パリの中の日本

パリ暮らし

フランスに来て22年が経ちました。
年を重ねるに連れ、自分の中の日本が乾いていくように感じる時があります。何と言えばいいのでしょう。イメージとしては、わたしの真ん中には日本という大木が根付いていて、枝葉が広がっている。いや「いた」のですが、いつの間にか、葉は枯れ落ち、小枝は折れ、大きな枝や幹の部分は残っているのですが、それが乾いてすかすかになりかかっている、そんな感覚です。

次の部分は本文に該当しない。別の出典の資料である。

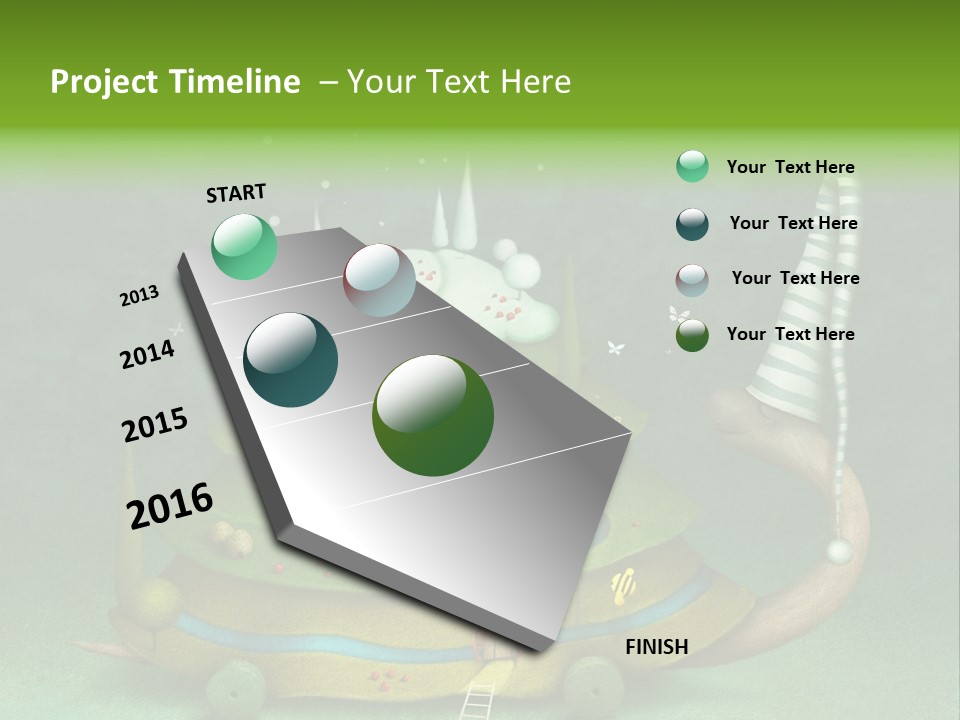 Project Timeline – Your Text Here

START

2013

2014

2015

2016

FINISH

Your Text Here

Your Text Here

Your Text Here

Your Text Here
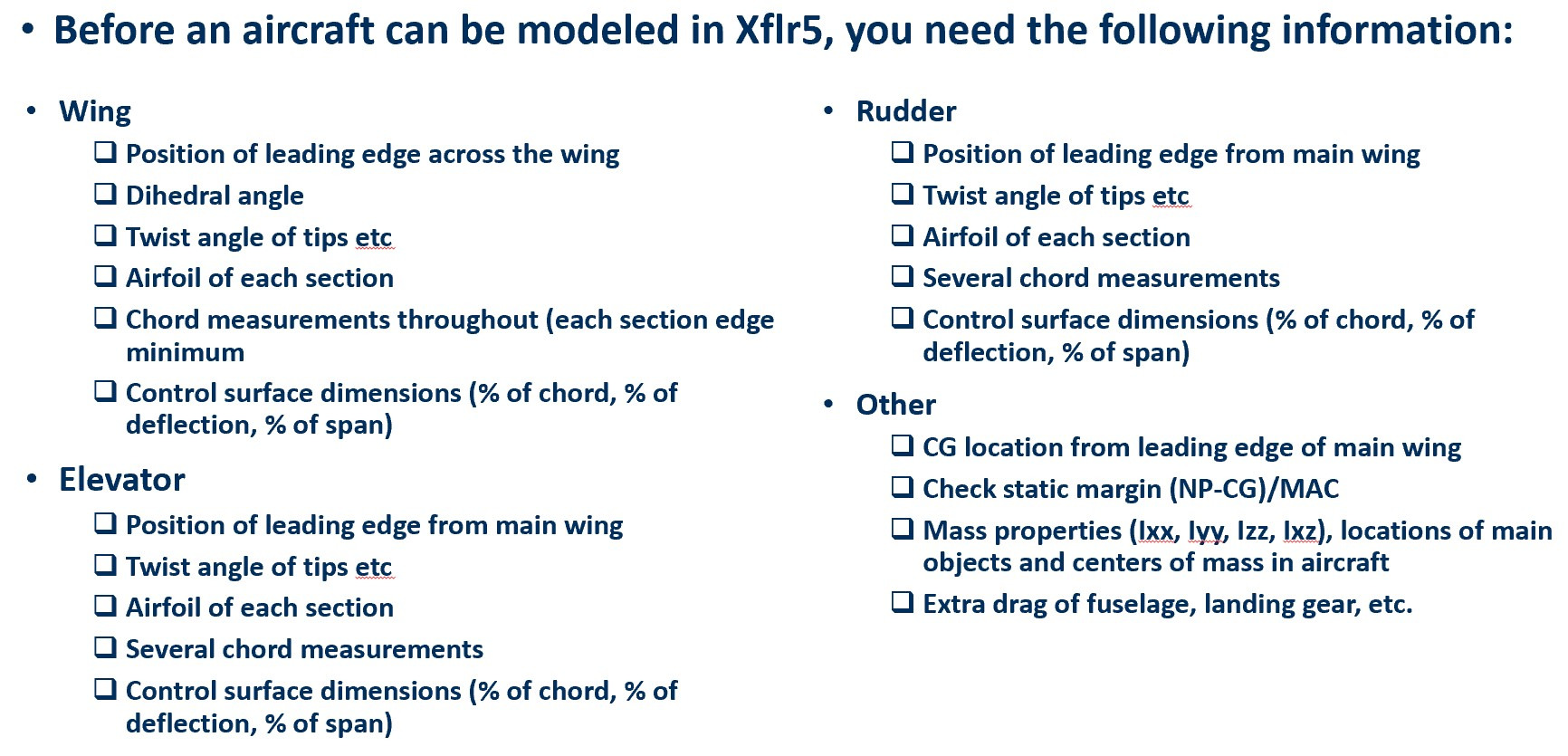 • Before an aircraft can be modeled in Xflr5, you need the following information:

• Wing
❑ Position of leading edge across the wing
❑ Dihedral angle
❑ Twist angle of tips etc
❑ Airfoil of each section
❑ Chord measurements throughout (each section edge minimum
❑ Control surface dimensions (% of chord, % of deflection, % of span)

• Elevator
❑ Position of leading edge from main wing
❑ Twist angle of tips etc
❑ Airfoil of each section
❑ Several chord measurements
❑ Control surface dimensions (% of chord, % of deflection, % of span)

• Rudder
❑ Position of leading edge from main wing
❑ Twist angle of tips etc
❑ Airfoil of each section
❑ Several chord measurements
❑ Control surface dimensions (% of chord, % of deflection, % of span)

• Other
❑ CG location from leading edge of main wing
❑ Check static margin (NP-CG)/MAC
❑ Mass properties (Ixx, Iyy, Izz, Ixz), locations of main objects and centers of mass in aircraft
❑ Extra drag of fuselage, landing gear, etc.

これはコロナ禍の影響で、しばらく帰省していないから、かもしれません。それとも、在仏が長くなり、自分の中のフランスが増えてきたからかもしれません。気づくと日常会話に困ることがなくなり、食事も味噌汁よりもカフェオレが大切に感じるようになっていて……。

そんなときに誘われたのが、八代亜紀さんのコンサートin パリ。エッフェル塔の袂にあるパリ日仏文化文化会館で、あの八代亜紀さんが公演されるというのです。
「行く!」
と飛びついてしまった自分に驚きました。

というのもわたしは、ポップとロックで育った人間。世代的にも演歌にはあまり興味ないはず。でも、確かに八代亜紀さんには以前から惹かれるものを感じていたのもホント。八代さんは、暗い歌を歌っていても演歌につきものの(失礼!)辛気くささがないし、あの輝くような笑顔がすごいなぁと、昔から思っていたのです。

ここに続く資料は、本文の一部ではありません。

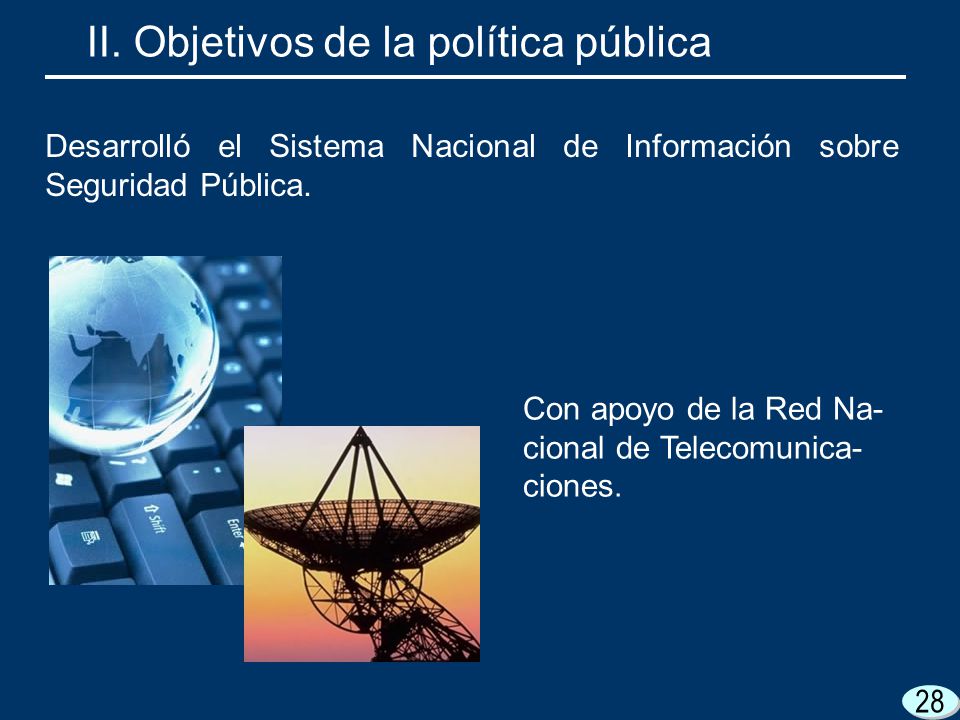 II. Objetivos de la política pública

Desarrolló el Sistema Nacional de Información sobre Seguridad Pública.

Shift

Enter

Con apoyo de la Red Nacional de Telecomunicaciones.

28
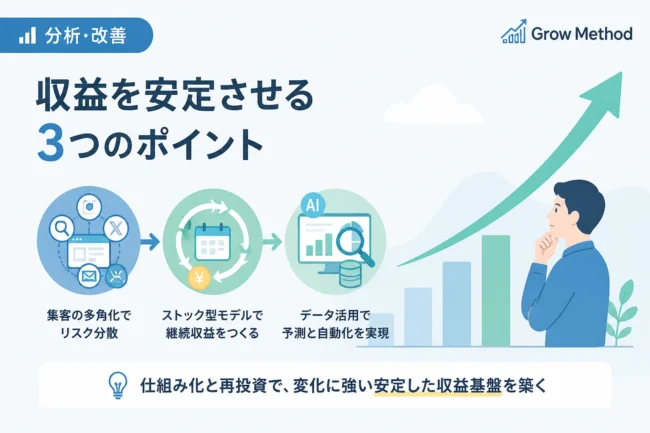 分析・改善

Grow Method

収益を安定させる
3つのポイント

AI

¥

集客の多角化で
リスク分散

ストック型モデルで
継続収益をつくる

データ活用で
予測と自動化を実現

仕組み化と再投資で、変化に強い安定した収益基盤を築く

コンサート会場は300人足らずで一杯になるホールですが、満員でした。半分以上はフランス人だったと思います。
第一部では、八代亜紀さんは振り袖で登場。大人世代の日本人なら知っている、「雨、雨、降れ降れ♪」でスタートし、八代さんが生み出したという「リズム演歌」(『おんな港町』など)で観客をノリノリにさせます。振り袖で歌うというのはものすごい体力を消耗することでしょう。その上八代さんは72歳。それでも疲れは一切見せません。

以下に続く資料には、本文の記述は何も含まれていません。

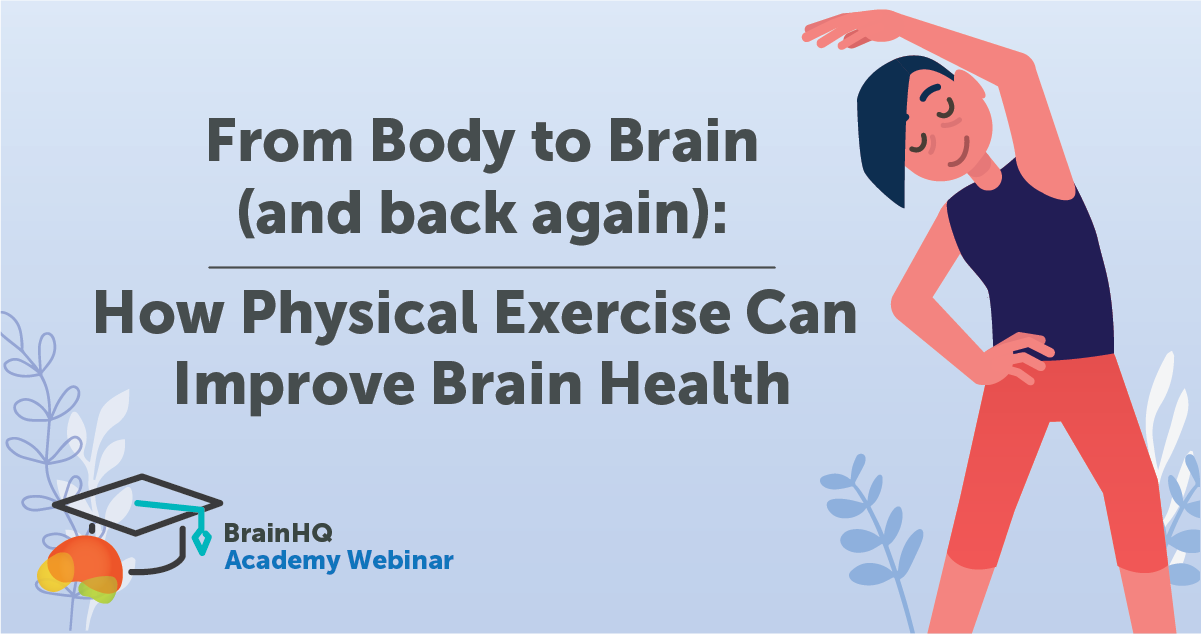 From Body to Brain (and back again):

How Physical Exercise Can Improve Brain Health

BrainHQ
Academy Webinar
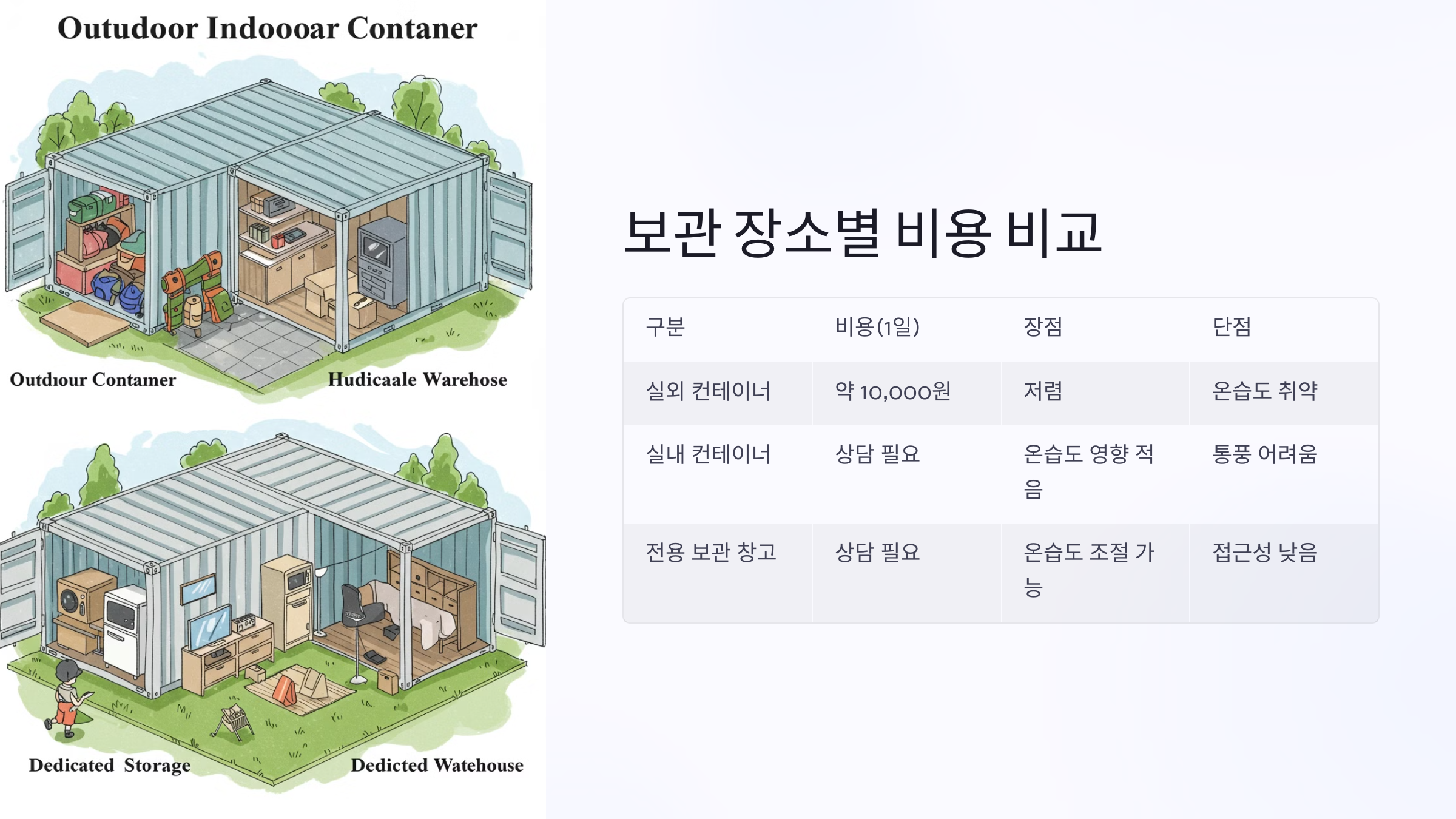 Outudoor Indoooar Contaner

Outdıour Contamer

Hudicaale Warehose

Dedicated Storage

Dedicted Watehouse

보관 장소별 비용 비교

| 구분 | 비용(1일) | 장점 | 단점 |
|---|---|---|---|
| 실외 컨테이너 | 약 10,000원 | 저렴 | 온습도 취약 |
| 실내 컨테이너 | 상담 필요 | 온습도 영향 적음 | 통풍 어려움 |
| 전용 보관 창고 | 상담 필요 | 온습도 조절 가능 | 접근성 낮음 |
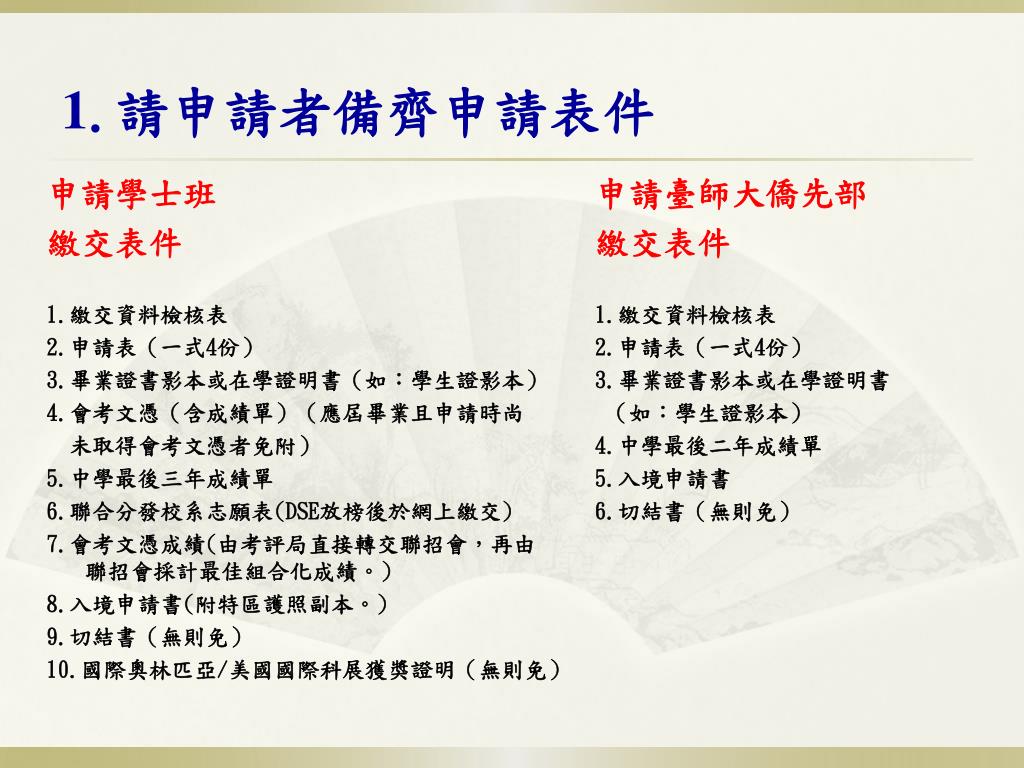 1. 請申請者備齊申請表件

申請學士班
繳交表件

1.繳交資料檢核表
2.申請表（一式4份）
3.畢業證書影本或在學證明書（如：學生證影本）
4.會考文憑（含成績單）（應屆畢業且申請時尚未取得會考文憑者免附）
5.中學最後三年成績單
6.聯合分發校系志願表(DSE放榜後於網上繳交)
7.會考文憑成績(由考評局直接轉交聯招會，再由聯招會採計最佳組合化成績。)
8.入境申請書(附特區護照副本。)
9.切結書（無則免）
10.國際奧林匹亞/美國國際科展獲獎證明（無則免）

申請臺師大僑先部
繳交表件

1.繳交資料檢核表
2.申請表（一式4份）
3.畢業證書影本或在學證明書（如：學生證影本）
4.中學最後二年成績單
5.入境申請書
6.切結書（無則免）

歌の間のトークも笑顔一杯。苦労話すらも「そのお陰でここまで来れたの」とにっこり。コンサートのパンフレットには、「Diva」とありましたが、この言葉の語源である、ラテン語の「神々しい」にという意味にふさわしいDivaの笑みです。

第二部ではブルースやジャズが続き、最後は昭和を代表する曲、「舟唄」です。

「沖ぃの、鴎ぇにぃ、深酒させてョォ♪」

民謡、俗謡、そして兵隊ソングとして口ずさまれた「ダンチョネ節」より本歌取しているという、この「舟唄」。八代さんの歌声が心に染み入り、わたしの乾きかかっている日本という木が生き返っていくのを感じました。乾き掛けた日本人DNAが水を得て、細胞の一つ一つが潤っていく、そんな感じなのです。

コンサートのあと、フランス人の友人に感想を聞くと、”Splendide !”, “Très émouvant !”, “Très beau !” と興奮露わ。日仏の文化の違いを超えて、八代演歌の素晴らしさは伝わったようです。

この日仏文化会館をはじめ、パリでは日本のイベントが頻繁に催されます。食に関しても、昨今は、日本茶、日本酒、お握り、大福、それにどら焼きもフランス人の間で浸透しているし、文学も、モードも、音楽も、日本の文化は幅広く、そして奥深く、フランスで愛されています。

「パリにいる限り、わたしは日本人でいられる。」
そんな安心感を得た夜。
帰り道のエッフェル塔はいつも以上に美しく輝いていました。